Clicking on one of these options will display all possible GD ranges for that marker level. Here is an example of the first option, for Y-12:

Notice that the only two levels shown are for a GD of 0 and 1, as these are the only options available. The GD of 1 has a wider time range, but a lower possible likelihood, while the GD of 0 has a narrower range but a higher likelihood. This corresponds to the general confidence interval of these two levels.

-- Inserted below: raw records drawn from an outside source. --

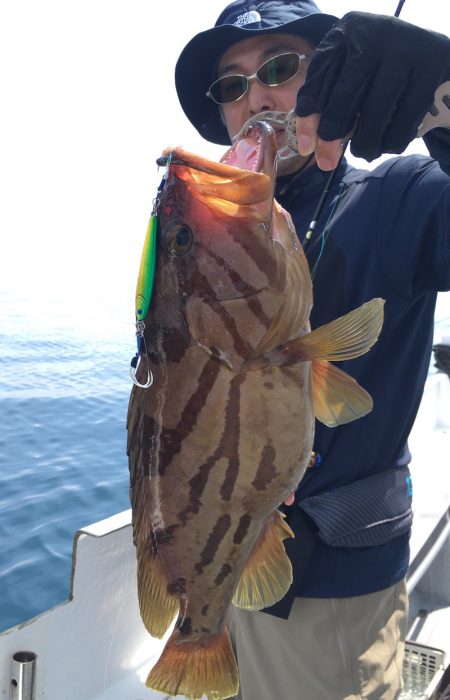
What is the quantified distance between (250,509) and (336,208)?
114cm

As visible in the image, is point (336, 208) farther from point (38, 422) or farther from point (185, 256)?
point (38, 422)

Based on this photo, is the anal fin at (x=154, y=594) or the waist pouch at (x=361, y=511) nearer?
the anal fin at (x=154, y=594)

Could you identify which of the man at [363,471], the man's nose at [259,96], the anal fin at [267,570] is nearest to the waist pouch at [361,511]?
the man at [363,471]

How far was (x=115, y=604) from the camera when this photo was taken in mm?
3129

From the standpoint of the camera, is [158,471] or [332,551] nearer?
[158,471]

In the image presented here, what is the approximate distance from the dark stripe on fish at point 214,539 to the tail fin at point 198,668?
0.78 ft

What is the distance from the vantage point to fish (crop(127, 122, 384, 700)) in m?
1.37

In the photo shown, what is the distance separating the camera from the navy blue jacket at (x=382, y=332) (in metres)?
1.90

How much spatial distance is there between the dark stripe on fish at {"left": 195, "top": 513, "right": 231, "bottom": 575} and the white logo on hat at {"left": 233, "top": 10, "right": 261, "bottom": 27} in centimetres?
204

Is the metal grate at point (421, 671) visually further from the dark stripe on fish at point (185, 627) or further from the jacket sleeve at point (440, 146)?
the jacket sleeve at point (440, 146)

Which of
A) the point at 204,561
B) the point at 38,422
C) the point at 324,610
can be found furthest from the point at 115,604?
the point at 38,422

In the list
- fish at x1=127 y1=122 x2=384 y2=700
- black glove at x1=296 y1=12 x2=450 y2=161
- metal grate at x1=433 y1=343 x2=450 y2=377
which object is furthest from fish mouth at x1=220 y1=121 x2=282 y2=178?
metal grate at x1=433 y1=343 x2=450 y2=377

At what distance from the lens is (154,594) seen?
147cm

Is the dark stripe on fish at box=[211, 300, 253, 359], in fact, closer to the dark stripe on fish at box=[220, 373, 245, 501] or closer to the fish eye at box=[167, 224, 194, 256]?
the dark stripe on fish at box=[220, 373, 245, 501]
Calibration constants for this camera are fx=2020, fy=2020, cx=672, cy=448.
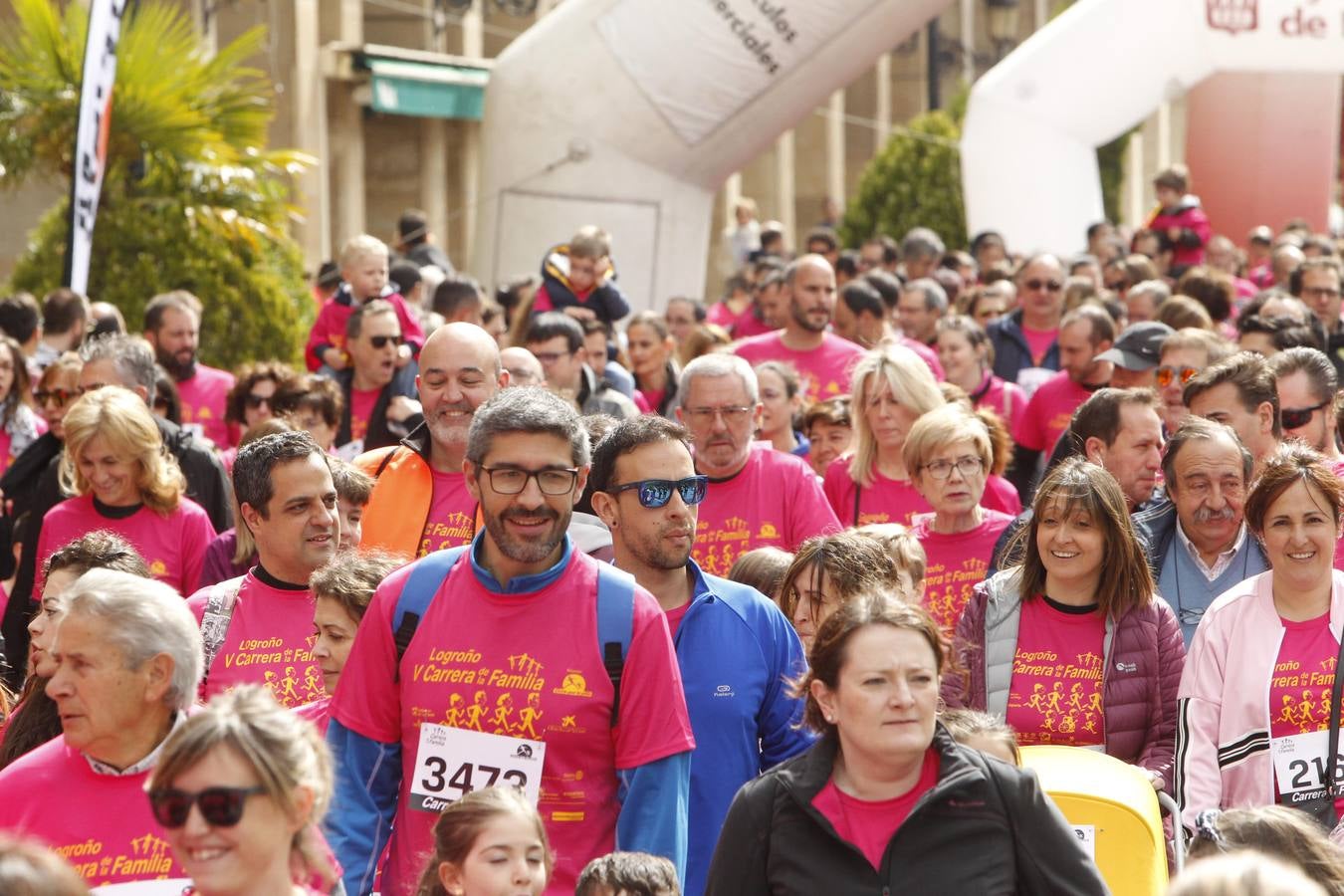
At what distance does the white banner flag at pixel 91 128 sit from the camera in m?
10.4

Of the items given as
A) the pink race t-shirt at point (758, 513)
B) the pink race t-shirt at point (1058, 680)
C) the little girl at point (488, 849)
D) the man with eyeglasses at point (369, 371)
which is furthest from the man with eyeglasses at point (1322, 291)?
the little girl at point (488, 849)

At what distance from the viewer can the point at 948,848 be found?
3664 millimetres

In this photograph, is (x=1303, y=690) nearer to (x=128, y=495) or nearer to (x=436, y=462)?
(x=436, y=462)

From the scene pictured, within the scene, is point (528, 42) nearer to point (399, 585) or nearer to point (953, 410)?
point (953, 410)

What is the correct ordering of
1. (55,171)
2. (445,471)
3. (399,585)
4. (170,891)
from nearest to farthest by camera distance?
(170,891)
(399,585)
(445,471)
(55,171)

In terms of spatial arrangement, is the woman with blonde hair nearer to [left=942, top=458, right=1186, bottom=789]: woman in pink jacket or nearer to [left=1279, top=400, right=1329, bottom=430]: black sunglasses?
[left=942, top=458, right=1186, bottom=789]: woman in pink jacket

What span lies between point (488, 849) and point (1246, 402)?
3.75 metres

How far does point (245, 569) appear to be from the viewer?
21.1ft

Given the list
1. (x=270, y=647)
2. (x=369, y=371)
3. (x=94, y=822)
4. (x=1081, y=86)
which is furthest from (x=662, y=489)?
(x=1081, y=86)

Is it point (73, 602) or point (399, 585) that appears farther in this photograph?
point (399, 585)

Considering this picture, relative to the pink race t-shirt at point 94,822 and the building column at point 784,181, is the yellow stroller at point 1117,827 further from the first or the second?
the building column at point 784,181

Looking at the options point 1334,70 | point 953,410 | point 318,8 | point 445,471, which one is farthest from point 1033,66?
point 445,471

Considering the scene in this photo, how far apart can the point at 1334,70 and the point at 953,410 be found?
48.7 feet

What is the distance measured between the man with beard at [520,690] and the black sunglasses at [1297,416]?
354cm
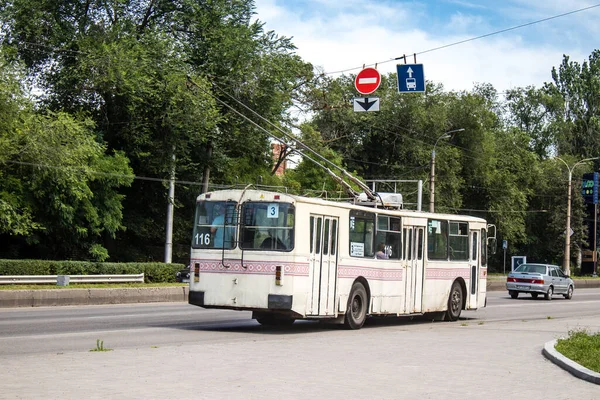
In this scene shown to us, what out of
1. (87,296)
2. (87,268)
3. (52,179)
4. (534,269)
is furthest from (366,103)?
(534,269)

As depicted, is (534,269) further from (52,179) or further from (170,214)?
(52,179)

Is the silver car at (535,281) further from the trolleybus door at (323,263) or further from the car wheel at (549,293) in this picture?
the trolleybus door at (323,263)

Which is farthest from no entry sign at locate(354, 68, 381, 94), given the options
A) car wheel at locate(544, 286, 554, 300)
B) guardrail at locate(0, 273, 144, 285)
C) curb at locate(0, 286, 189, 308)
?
car wheel at locate(544, 286, 554, 300)

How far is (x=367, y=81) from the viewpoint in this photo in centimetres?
2584

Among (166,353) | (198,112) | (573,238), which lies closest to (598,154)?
(573,238)

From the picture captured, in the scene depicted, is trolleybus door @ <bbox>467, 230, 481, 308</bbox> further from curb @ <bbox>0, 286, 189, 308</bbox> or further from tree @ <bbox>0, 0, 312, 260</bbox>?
tree @ <bbox>0, 0, 312, 260</bbox>

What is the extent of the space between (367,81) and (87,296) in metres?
10.9

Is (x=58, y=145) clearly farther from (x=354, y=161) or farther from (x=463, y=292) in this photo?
(x=354, y=161)

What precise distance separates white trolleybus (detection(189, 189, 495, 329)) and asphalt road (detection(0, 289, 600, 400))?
0.62 meters

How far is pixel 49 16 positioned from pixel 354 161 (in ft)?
99.6

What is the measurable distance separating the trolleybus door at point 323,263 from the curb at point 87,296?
10728mm

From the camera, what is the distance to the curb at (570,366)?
36.0 feet

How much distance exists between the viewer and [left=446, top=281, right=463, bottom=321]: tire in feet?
77.8

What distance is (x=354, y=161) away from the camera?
225 feet
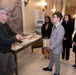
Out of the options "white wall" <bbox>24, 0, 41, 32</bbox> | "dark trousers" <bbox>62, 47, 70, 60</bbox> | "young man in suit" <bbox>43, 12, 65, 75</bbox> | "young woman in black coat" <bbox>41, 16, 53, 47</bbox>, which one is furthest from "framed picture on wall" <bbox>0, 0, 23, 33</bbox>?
"dark trousers" <bbox>62, 47, 70, 60</bbox>

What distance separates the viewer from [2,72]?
2.00 meters

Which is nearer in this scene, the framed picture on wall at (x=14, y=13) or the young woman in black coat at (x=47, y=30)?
the framed picture on wall at (x=14, y=13)

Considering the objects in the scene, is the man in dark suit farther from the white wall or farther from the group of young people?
the white wall

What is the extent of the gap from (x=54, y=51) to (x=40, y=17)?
3.07m

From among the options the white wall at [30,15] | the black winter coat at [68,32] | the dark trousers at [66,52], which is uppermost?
the white wall at [30,15]

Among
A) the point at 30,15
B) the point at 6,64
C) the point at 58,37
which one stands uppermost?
the point at 30,15

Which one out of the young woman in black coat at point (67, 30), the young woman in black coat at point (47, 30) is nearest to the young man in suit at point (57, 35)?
the young woman in black coat at point (67, 30)

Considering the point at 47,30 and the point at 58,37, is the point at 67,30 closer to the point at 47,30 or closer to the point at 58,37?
A: the point at 47,30

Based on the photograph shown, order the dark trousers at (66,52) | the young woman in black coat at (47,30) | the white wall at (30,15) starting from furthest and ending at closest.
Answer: the white wall at (30,15)
the young woman in black coat at (47,30)
the dark trousers at (66,52)

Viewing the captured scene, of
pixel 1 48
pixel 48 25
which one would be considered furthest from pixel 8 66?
pixel 48 25

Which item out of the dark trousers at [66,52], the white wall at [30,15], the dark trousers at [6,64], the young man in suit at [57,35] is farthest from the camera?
the white wall at [30,15]

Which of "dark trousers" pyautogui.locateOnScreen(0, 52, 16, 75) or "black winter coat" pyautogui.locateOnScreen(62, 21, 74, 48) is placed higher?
"black winter coat" pyautogui.locateOnScreen(62, 21, 74, 48)

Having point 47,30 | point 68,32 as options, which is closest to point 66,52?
point 68,32

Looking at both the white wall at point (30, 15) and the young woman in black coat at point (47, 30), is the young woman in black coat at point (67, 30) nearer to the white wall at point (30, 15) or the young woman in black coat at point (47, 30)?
the young woman in black coat at point (47, 30)
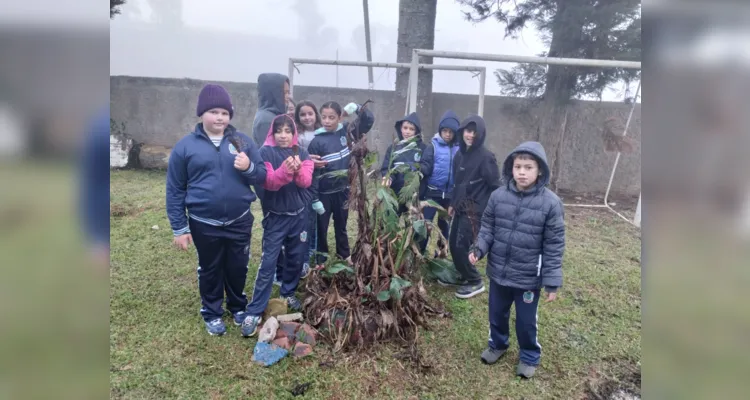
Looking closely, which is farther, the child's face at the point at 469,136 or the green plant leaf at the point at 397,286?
the child's face at the point at 469,136

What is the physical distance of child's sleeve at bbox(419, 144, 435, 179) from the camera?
13.0 ft

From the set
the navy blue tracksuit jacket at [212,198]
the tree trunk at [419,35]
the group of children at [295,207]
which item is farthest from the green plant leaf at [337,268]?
the tree trunk at [419,35]

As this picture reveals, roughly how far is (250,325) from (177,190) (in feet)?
3.17

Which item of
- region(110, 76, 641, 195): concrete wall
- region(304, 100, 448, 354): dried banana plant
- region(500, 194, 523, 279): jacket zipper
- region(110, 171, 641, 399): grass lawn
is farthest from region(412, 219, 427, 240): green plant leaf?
region(110, 76, 641, 195): concrete wall

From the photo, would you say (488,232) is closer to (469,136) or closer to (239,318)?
(469,136)

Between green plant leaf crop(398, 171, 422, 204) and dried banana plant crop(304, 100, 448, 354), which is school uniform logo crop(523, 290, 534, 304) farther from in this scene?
green plant leaf crop(398, 171, 422, 204)

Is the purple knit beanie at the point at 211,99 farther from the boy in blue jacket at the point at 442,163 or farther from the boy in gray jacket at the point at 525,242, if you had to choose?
the boy in blue jacket at the point at 442,163

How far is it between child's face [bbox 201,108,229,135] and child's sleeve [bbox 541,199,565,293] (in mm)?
1918

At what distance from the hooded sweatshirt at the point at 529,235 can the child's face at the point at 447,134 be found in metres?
1.49

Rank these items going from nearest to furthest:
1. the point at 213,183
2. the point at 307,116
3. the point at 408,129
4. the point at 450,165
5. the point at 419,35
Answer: the point at 213,183, the point at 307,116, the point at 450,165, the point at 408,129, the point at 419,35

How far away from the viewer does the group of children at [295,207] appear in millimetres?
2389

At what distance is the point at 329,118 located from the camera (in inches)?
135

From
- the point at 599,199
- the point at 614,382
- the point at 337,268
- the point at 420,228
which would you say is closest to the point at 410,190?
the point at 420,228
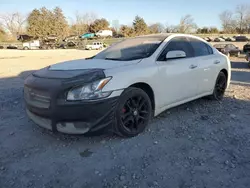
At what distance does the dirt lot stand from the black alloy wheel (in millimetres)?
918

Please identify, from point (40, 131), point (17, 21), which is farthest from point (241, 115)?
point (17, 21)

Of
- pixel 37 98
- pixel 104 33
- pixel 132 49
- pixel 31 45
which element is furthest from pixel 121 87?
pixel 104 33

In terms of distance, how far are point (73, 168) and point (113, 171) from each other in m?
0.47

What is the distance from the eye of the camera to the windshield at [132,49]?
3.86 meters

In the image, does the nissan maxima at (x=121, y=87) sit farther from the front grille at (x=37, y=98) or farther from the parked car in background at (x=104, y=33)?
the parked car in background at (x=104, y=33)

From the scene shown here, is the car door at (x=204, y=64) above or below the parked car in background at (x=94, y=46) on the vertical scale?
below

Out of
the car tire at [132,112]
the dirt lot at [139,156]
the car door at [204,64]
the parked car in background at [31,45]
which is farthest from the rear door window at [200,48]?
the parked car in background at [31,45]

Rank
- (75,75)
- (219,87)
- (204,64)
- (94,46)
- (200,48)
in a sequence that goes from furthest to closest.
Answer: (94,46)
(219,87)
(200,48)
(204,64)
(75,75)

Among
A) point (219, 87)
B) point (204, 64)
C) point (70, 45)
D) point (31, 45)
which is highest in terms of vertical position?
point (31, 45)

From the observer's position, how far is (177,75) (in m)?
3.94

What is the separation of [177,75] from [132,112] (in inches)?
43.1

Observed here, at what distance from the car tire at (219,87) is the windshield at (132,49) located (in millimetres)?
1840

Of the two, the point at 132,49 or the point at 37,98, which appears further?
the point at 132,49

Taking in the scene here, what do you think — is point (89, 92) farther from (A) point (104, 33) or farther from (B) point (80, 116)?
(A) point (104, 33)
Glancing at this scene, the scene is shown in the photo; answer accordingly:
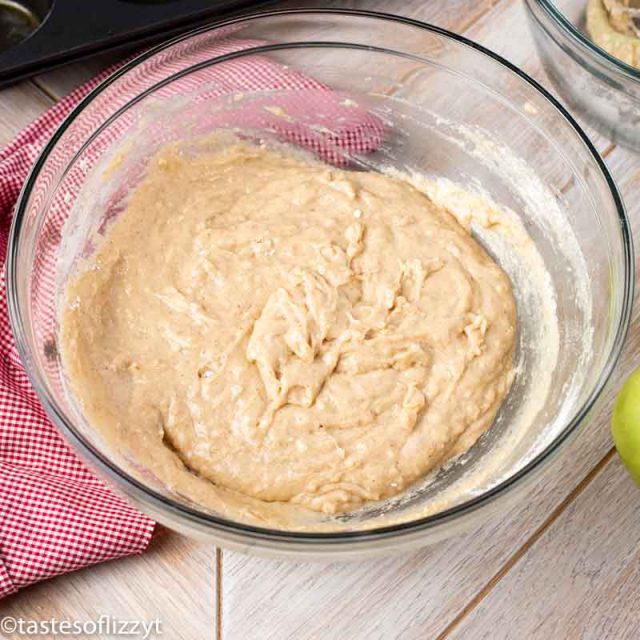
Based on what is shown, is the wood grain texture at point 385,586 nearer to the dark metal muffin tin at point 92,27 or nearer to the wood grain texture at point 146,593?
the wood grain texture at point 146,593

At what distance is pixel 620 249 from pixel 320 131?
723mm

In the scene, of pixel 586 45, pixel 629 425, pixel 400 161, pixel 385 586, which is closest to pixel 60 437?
pixel 385 586

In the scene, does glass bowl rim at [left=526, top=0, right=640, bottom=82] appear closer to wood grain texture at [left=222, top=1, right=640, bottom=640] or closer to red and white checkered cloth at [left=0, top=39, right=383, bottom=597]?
red and white checkered cloth at [left=0, top=39, right=383, bottom=597]

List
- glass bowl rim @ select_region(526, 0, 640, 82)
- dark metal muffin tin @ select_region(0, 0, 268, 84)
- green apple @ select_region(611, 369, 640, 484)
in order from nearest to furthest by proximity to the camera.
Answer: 1. green apple @ select_region(611, 369, 640, 484)
2. glass bowl rim @ select_region(526, 0, 640, 82)
3. dark metal muffin tin @ select_region(0, 0, 268, 84)

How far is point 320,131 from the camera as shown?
6.52 feet

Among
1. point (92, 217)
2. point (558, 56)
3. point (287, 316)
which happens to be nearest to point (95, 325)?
point (92, 217)

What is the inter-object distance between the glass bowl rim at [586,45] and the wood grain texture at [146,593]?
4.11 ft

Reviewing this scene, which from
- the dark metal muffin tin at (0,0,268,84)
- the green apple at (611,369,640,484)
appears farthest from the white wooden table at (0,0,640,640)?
the dark metal muffin tin at (0,0,268,84)

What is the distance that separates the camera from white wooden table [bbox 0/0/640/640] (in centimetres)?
161

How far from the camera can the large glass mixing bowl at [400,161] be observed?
1609mm

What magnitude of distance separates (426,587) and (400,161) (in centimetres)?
92

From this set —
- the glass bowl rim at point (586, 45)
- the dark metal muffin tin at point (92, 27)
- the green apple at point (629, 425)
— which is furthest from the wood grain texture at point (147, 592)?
the glass bowl rim at point (586, 45)

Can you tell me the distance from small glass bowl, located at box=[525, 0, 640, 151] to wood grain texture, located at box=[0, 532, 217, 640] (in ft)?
4.17

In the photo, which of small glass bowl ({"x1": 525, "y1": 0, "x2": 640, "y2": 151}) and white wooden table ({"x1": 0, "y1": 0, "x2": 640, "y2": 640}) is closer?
white wooden table ({"x1": 0, "y1": 0, "x2": 640, "y2": 640})
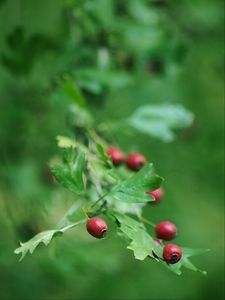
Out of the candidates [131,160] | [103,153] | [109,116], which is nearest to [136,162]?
[131,160]

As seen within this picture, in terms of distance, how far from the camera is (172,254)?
3.61 feet

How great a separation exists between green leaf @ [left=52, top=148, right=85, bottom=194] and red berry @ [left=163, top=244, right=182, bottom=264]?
0.22 meters

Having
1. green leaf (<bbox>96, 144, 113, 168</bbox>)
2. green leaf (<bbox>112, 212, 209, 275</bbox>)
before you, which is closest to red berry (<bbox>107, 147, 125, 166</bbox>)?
green leaf (<bbox>96, 144, 113, 168</bbox>)

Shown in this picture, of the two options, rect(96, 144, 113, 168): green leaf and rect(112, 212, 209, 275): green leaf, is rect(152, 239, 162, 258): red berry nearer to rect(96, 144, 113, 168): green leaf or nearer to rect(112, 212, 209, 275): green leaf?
rect(112, 212, 209, 275): green leaf

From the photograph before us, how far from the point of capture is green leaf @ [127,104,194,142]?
1.75 meters

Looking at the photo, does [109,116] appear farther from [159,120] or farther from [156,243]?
[156,243]

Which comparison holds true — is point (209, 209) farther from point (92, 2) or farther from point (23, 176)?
point (92, 2)

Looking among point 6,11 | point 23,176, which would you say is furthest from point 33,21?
point 23,176

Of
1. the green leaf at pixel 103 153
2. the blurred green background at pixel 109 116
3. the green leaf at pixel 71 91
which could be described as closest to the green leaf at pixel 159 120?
the blurred green background at pixel 109 116

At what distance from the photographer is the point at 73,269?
6.51ft

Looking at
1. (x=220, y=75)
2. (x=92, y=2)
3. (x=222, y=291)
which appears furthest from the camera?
(x=222, y=291)

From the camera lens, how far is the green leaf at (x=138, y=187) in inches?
45.7

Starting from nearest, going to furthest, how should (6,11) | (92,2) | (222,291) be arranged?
(92,2) → (6,11) → (222,291)

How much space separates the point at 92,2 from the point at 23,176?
0.72 m
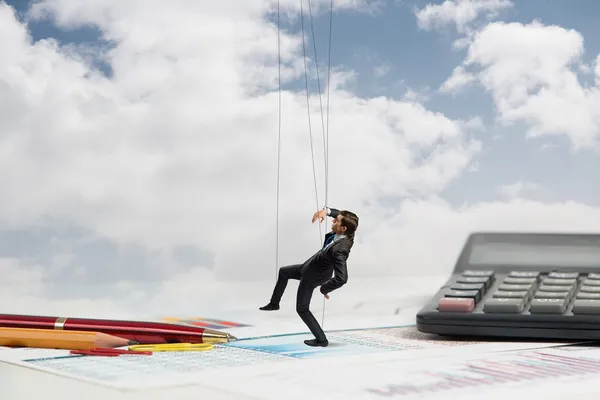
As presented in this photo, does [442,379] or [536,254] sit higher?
[536,254]

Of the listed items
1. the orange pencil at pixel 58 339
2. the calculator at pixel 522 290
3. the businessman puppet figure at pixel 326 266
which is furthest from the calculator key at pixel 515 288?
the orange pencil at pixel 58 339

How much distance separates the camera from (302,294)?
54cm

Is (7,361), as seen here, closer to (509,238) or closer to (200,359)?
(200,359)

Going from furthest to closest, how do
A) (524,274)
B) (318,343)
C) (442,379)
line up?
(524,274) → (318,343) → (442,379)

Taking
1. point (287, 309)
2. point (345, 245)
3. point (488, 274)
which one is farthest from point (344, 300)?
point (345, 245)

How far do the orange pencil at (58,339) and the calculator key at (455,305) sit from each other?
20 cm

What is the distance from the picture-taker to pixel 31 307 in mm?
817

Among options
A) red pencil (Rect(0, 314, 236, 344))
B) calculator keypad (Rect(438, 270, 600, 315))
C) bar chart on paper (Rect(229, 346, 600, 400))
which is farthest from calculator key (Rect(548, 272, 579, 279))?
red pencil (Rect(0, 314, 236, 344))

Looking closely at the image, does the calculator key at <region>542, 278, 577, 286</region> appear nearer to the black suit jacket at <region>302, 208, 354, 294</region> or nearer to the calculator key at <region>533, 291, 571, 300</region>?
the calculator key at <region>533, 291, 571, 300</region>

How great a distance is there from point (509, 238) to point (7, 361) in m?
0.41

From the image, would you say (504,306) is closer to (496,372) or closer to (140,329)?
(496,372)

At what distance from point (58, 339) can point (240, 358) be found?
4.5 inches

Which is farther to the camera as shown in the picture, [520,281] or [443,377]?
[520,281]

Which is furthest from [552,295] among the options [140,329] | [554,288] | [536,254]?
[140,329]
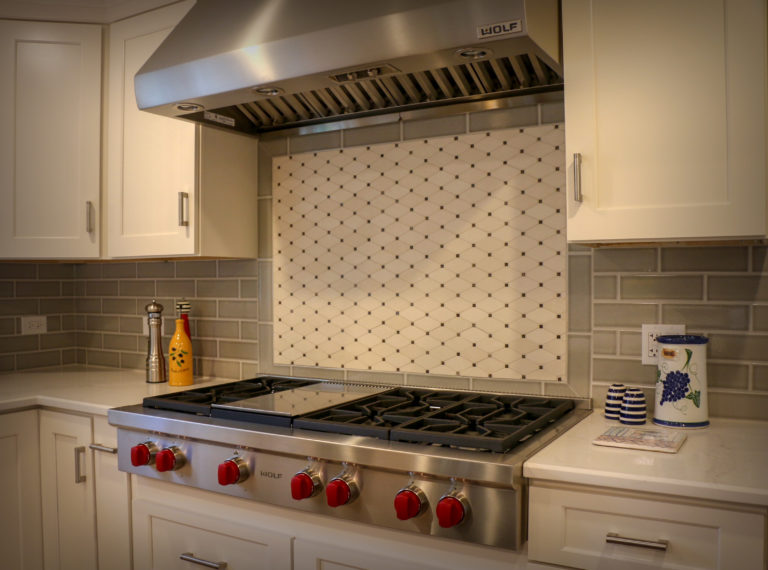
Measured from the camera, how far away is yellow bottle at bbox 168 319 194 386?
94.9 inches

When you view the same chart for the Y-111 level, there are many more options displayed, yet the same pattern occurs, with an inverse relationship between the time range and the likelihood.

Things to remember

There will always be statistical outliers. In our beta version of the Time Tree, we have worked to address these outliers. One thing that is known to affect the time estimate is null values. Null values occur when the lab is unable to find the value for a particular STR marker. This can happen for a number of reasons. You can read more about null values here, and how they affect genetic distance here.

Null Values

Null values affect matching, so samples that had a null value in their STR markers were not included in the dataset used to create the TiP report and Time Tree. For statistical analysis, this is especially important as people who have null values tend to have multiple null values at multiple locations, and this amplifies the differences they have with the majority of the data set.

Conclusion

DNA testing is an ever-evolving science. As the science improves and the database grows, we are able to refine our estimates and develop more accurate techniques. It is our hope that as time goes on, this report will only improve. For now, it represents the most up-to-date information gathered from the world’s largest Y-DNA haplotree.